Was I hacked? I have no unusual calls, but just those in the Root mailbox logwatch.

 

[tm1000]

Hmm...just checking logs and found this:

Requests with error response codes
    404 Not Found
       /asteridex4: 1 Time(s)
       /cgi-bin/awstats.pl?config=PBXinaFlash: 5 Time(s)
       /din.aspx?s=00000000&client=DynGate&rnd=318386520&p=10000001: 1 Time(s)
       /din.aspx?s=00000000&client=DynGate&rnd=42666159&p=10000001: 1 Time(s)
       http://125.45.109.166/proxyheader.php: 1 Time(s)
       http://218.10.111.119/check.php: 1 Time(s)
       http://cashads4u.com/eg/proxyheader.php: 1 Time(s)
       http://www.infodownload.info/proxyheader.php: 1 Time(s)
       http://www.piggmail.com/proxyheader.php: 1 Time(s)

 Requests with error response codes
    400 Bad Request
       /w00tw00t.at.ISC.SANS.DFind:): 1 Time(s)
    401 Unauthorized
       /admin: 2 Time(s)
       /admin/config.php?display=ringgroups&extdisplay=GRP-700: 1 Time(s)
       /admin/main.php: 2 Time(s)
    404 Not Found
       /PMA/main.php: 1 Time(s)
       /cgi-bin/awstats.pl?config=PBXinaFlash: 4 Time(s)
       /db/main.php: 1 Time(s)
       /din.aspx?s=00000000&client=DynGate&rnd=228837888&p=10000001: 1 Time(s)
       /myadmin/main.php: 1 Time(s)
       /mysql/main.php: 1 Time(s)
       /phpMyAdmin/main.php: 1 Time(s)
       /phpadmin/main.php: 1 Time(s)
       /phpmyadmin/main.php: 1 Time(s)
       /pma/main.php: 1 Time(s)
       /webadmin/main.php: 1 Time(s)
       http://images4.byinter.net/PL3303337.gif: 1 Time(s)
       http://proxyjudge1.proxyfire.net/fastenv: 1 Time(s)
       http://seekerfeed.com/proxyheader.php: 3 Time(s)
       http://www.kanzuqiu.com/proxyheader.php: 1 Time(s)
       http://www.piggmail.com/proxyheader.php: 1 Time(s)
       http://www.wantsfly.com/getip.php?hash=4AF ... 6F1766AC22A63CE: 1 Time(s)


 Requests with error response codes
    401 Unauthorized
       /admin/common/encrypt.js: 1 Time(s)
       /admin/common/print.css: 1 Time(s)
       /admin/panel.php: 1 Time(s)
       /panel/index_amp.php?: 1 Time(s)
       /panel/variables.txt?: 1 Time(s)
    404 Not Found
       /cgi-bin/awstats.pl?config=PBXinaFlash: 3 Time(s)
       /din.aspx?s=00000000&client=DynGate&rnd=101295980&p=10000001: 1 Time(s)
       http://218.10.111.119/check.php: 2 Time(s)
       http://proxyjudge1.proxyfire.net/fastenv: 1 Time(s)
       http://proxyjudge2.proxyfire.net/fastenv: 1 Time(s)
       http://www.piggmail.com/proxyheader.php: 2 Time(s)
       http://www.quickebuy.com/505.php: 1 Time(s)
       http://www.scanproxy.com:80/p-9080.html: 1 Time(s)

Was I hacked?
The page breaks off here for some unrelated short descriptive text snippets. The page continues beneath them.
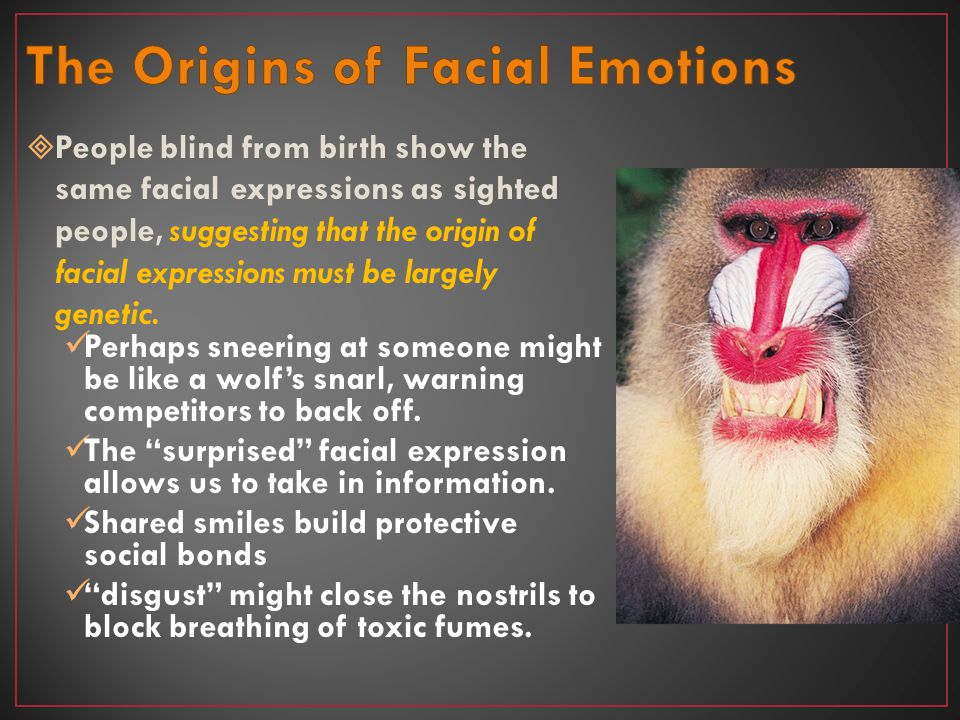 The Origins of Facial Emotions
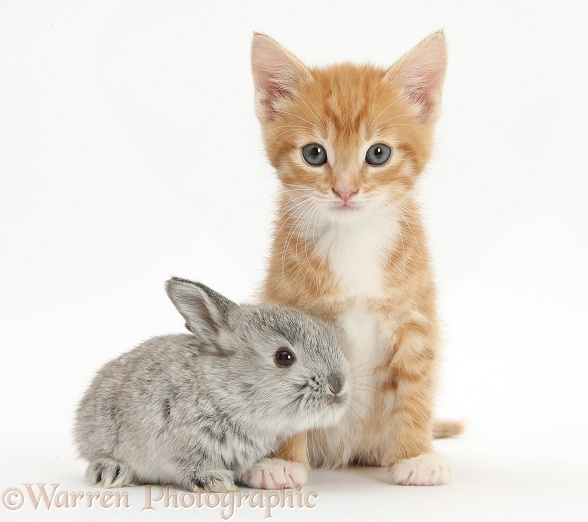 Ginger kitten, Tom, 7 weeks old, and baby silver Lop rabbit, white background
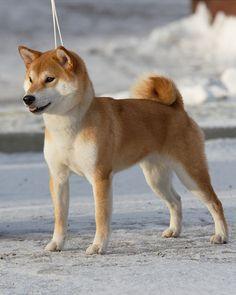 Shiba Inu. Gorgeous.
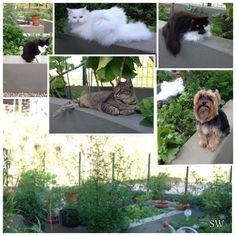 meus pets na horta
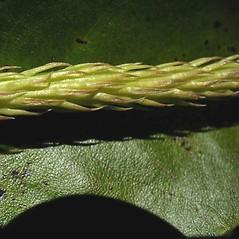 Vegetative leaves: Lycopodiella appressa. ~ By Robbin Moran. ~ Copyright © 2018 Robbin Moran. ~ rmoran[at]nybg.org ~ Plant Systematics - www.plantsystematics.org/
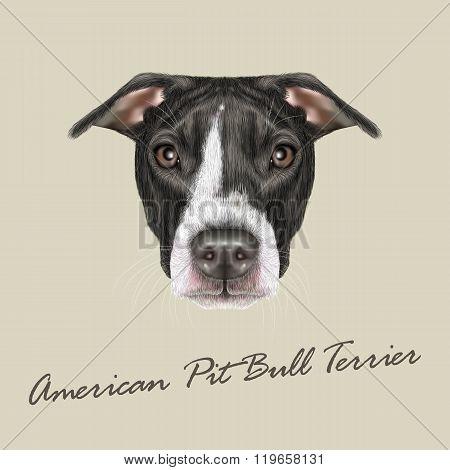 American Pit Bull Terrier Portrait.
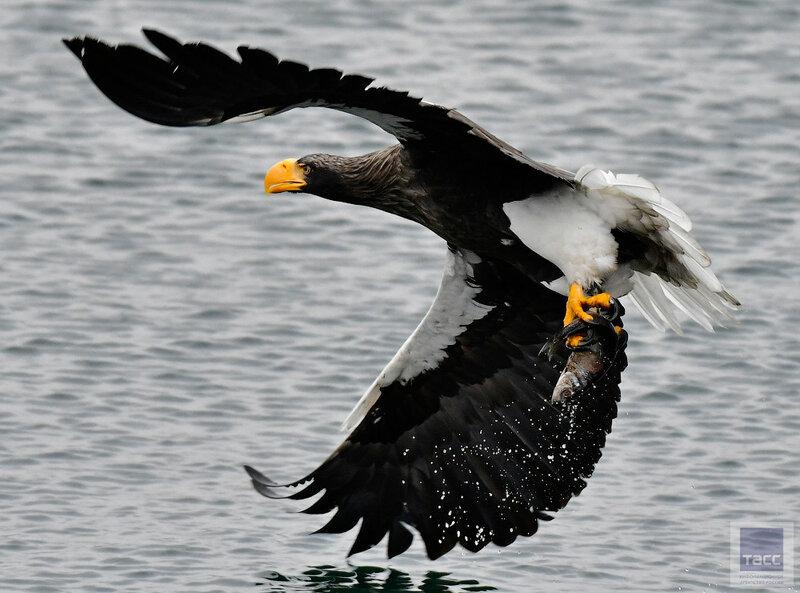 Съемки белоплечих орланов в бухте Золотой Рог во Владивостоке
I have no unusual calls, but just those in the Root mailbox logwatch.

No you weren't but why in the name of God do you have http open to the outside world!

These are attacks where people are trying to get into your system by checking to see what you have open or if you have viruses. It's normal internet traffic

Please close http or move the port to like port 81 or 83. AVOID 80!

 

[vcallaway]

Just had an interesting hack attempt. Fail2Ban caught it, but I'm trying to figure out how it arrived.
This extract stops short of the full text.